Barbosa Júnior provoca racha político, defende Coronel e minimiza papel do Governo da Bahia em obras de Filadélfia
Ex-prefeito diz que principais investimentos no município vieram de emendas do senador e dispara críticas ao PT e a aliados
Filadélfia (BA) – Áudios atribuídos ao ex-prefeito Barbosa Júnior incendiaram o debate político local nos últimos dias. Em declarações diretas e sem rodeios, ele saiu em defesa do senador Ângelo Coronel, criticou o PT e afirmou que boa parte das obras realizadas em Filadélfia não teve origem no Governo do Estado, mas sim em emendas parlamentares do senador.
Logo no início da fala, Barbosa tenta afastar a ideia de alinhamento automático entre Coronel e o PT:
“Não é porque Coronel foi eleito na chapa do PT que ele tem que concordar com tudo que o PT fizer. Coronel é um político de decisão, político de palavra.”
A declaração reforça um movimento de distanciamento político e sugere que Coronel teria atuação independente, mesmo compondo base que já esteve ligada ao governo estadual.
🏗️“Se não fossem as emendas de Coronel*…”
Um dos trechos mais fortes do áudio é quando Barbosa atribui ao senador a maior parte das benfeitorias executadas no município nos últimos anos.
“Se não fossem as emendas de Coronel, em 2022 a gente não tinha nem o que pedir de voto ao povo, nem o que falar de benfeitoria.”
Ele cita uma série de ações que, segundo sua versão, foram viabilizadas por recursos destinados pelo parlamentar.
A fala atinge diretamente o debate sobre a origem dos recursos públicos e reacende a disputa narrativa entre grupo estadual e lideranças ligadas a emendas parlamentares.
🔥 Críticas à polarização e recado indireto ao PT
Em outro momento, o ex-prefeito critica a militância política e a polarização entre eleitores, sugerindo que os conflitos não refletem o comportamento das lideranças nos bastidores:
“Não adianta a gente estar brigando aqui por lado A ou lado B, porque os cabeças, quando sentam na mesa, se organizam e tá tudo certo. E a gente fica feito besta batendo boca.”
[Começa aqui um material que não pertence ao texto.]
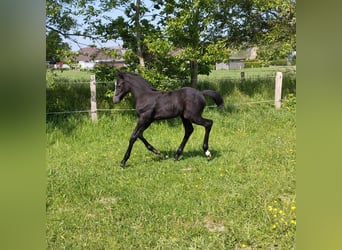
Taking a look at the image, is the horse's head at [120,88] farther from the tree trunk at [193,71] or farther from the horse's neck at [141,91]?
the tree trunk at [193,71]

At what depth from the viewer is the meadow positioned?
2100 millimetres

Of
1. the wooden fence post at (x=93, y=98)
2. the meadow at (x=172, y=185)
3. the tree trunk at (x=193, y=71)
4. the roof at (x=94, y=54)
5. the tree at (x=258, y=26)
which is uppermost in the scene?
the tree at (x=258, y=26)

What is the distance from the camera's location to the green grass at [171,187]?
2.10 meters

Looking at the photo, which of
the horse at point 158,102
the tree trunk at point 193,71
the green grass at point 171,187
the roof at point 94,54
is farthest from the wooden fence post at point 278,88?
the horse at point 158,102

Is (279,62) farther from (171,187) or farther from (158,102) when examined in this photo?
(171,187)

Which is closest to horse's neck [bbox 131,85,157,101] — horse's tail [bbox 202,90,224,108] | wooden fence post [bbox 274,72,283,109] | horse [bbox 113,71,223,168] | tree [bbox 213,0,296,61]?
horse [bbox 113,71,223,168]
A fala é vista como uma crítica indireta ao clima de disputa ideológica, mas também como um recado a grupos que hoje defendem alinhamento automático com o governo estadual.
🗳️ Apoios declarados e indefinição para governador
Apesar de dizer que “não tem paixão por político nem por partido”, Barbosa deixa claro que já tem posições firmes em relação a algumas lideranças:
“A única decisão que eu tenho nesse momento é que voto com Roberto Carlos, apoio Diego Coronel e voto com o senador Coronel.”
Sobre o Governo da Bahia, ele afirma que ainda não decidiu, mas deixa no ar um tom de insatisfação:
“Eu não sou obrigado a votar em quem não me quer.”
A frase foi interpretada nos bastidores como sinal de desconforto com articulações políticas recentes.
😳 “Amnésia política” e tensão entre aliados
O trecho mais pessoal do áudio surge quando Barbosa demonstra decepção com alguém que, segundo ele, teria presenciado episódios importantes no passado, mas hoje estaria em posição contrária:
“O que me entristece é isso, as pessoas veem as coisas e parece que têm amnésia.”
A fala indica desgaste interno e possível ruptura entre antigos aliados, revelando que o embate político pode estar também dentro do próprio grupo.
📌 Debate deve esquentar
As declarações reforçam o reposicionamento político de Barbosa Júnior e colocam ainda mais pressão sobre a discussão a respeito de quem realmente viabilizou os investimentos em Filadélfia. O tema promete dominar os bastidores da política local nos próximos meses.
Até o momento, nem o Governo da Bahia nem os citados nas declarações se manifestaram oficialmente sobre as falas.